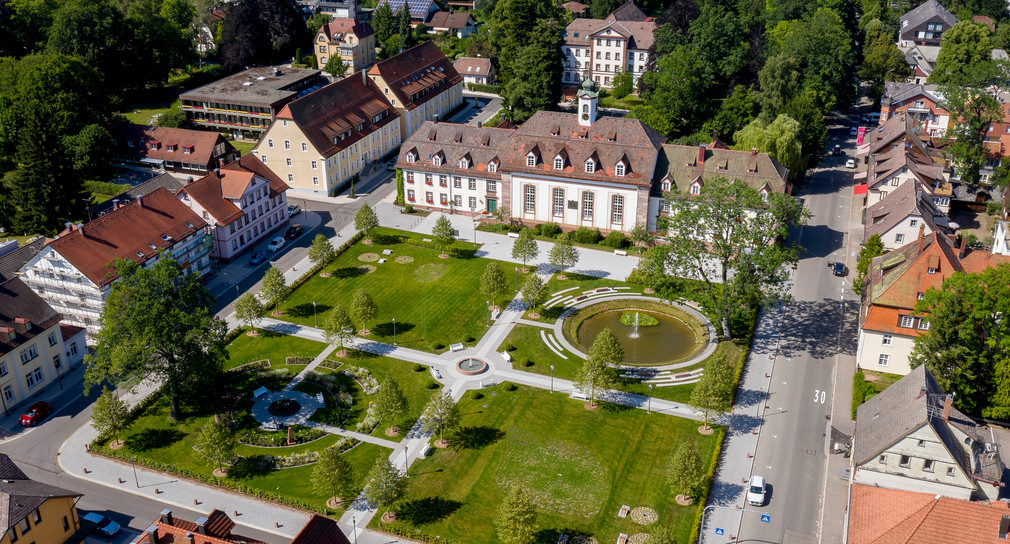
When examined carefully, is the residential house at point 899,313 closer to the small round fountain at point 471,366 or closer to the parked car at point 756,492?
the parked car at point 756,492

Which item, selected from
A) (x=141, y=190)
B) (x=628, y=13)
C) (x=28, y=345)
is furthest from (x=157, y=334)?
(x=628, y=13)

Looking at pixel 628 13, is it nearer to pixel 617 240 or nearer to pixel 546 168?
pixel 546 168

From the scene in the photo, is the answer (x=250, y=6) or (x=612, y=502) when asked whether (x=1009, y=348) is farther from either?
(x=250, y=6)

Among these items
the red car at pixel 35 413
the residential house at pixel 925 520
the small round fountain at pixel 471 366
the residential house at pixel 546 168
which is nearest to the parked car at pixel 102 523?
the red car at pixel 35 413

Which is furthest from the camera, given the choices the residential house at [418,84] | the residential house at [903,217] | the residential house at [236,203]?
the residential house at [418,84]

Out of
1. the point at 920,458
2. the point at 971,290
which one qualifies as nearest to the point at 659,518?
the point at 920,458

------------

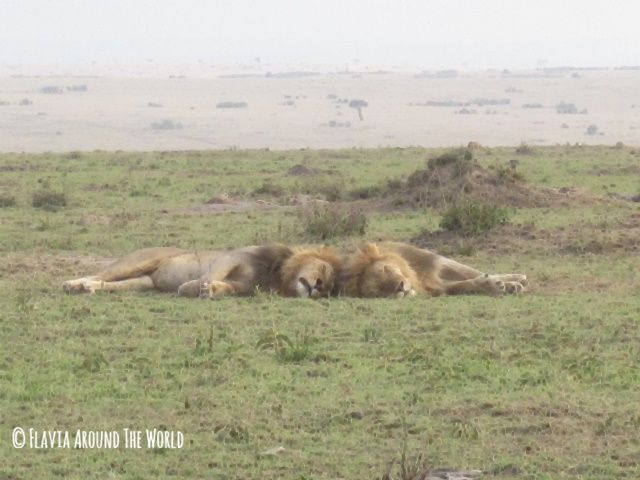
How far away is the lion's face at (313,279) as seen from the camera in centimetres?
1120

------------

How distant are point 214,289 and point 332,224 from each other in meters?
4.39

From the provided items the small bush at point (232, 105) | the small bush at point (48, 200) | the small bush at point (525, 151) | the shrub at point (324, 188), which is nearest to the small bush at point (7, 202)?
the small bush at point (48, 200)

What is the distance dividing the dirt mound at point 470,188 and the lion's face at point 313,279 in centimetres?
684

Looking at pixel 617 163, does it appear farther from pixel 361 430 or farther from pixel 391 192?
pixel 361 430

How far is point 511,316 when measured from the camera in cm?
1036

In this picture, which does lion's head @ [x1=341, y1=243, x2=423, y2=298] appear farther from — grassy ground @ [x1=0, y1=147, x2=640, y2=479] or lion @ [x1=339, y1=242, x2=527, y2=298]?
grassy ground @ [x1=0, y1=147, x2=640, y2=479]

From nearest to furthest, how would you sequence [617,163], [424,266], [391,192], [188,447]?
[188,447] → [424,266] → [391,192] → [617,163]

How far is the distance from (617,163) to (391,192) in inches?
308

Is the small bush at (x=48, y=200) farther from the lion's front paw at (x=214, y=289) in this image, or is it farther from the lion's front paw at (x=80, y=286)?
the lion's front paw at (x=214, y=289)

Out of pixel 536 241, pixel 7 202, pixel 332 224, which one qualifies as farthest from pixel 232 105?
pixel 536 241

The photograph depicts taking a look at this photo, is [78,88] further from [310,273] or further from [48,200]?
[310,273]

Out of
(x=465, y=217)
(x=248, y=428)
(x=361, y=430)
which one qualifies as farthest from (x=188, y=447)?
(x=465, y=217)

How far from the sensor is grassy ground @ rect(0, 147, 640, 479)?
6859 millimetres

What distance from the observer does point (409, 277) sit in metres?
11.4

------------

### To be done
Pull out every line in the rows above that contains the word "small". Case counts, so match capital and lowercase letters exactly.

### Result for this exercise
When examined carefully, is the residential house at point 899,313 closer to the small round fountain at point 471,366 or closer to the parked car at point 756,492?
the small round fountain at pixel 471 366
From the provided items the small bush at point (232, 105) | the small bush at point (48, 200) | the small bush at point (525, 151) | the shrub at point (324, 188), which is nearest to the small bush at point (7, 202)?
the small bush at point (48, 200)
Is the small bush at (x=48, y=200) farther from the lion's front paw at (x=214, y=289) in this image, or is it farther from the lion's front paw at (x=80, y=286)?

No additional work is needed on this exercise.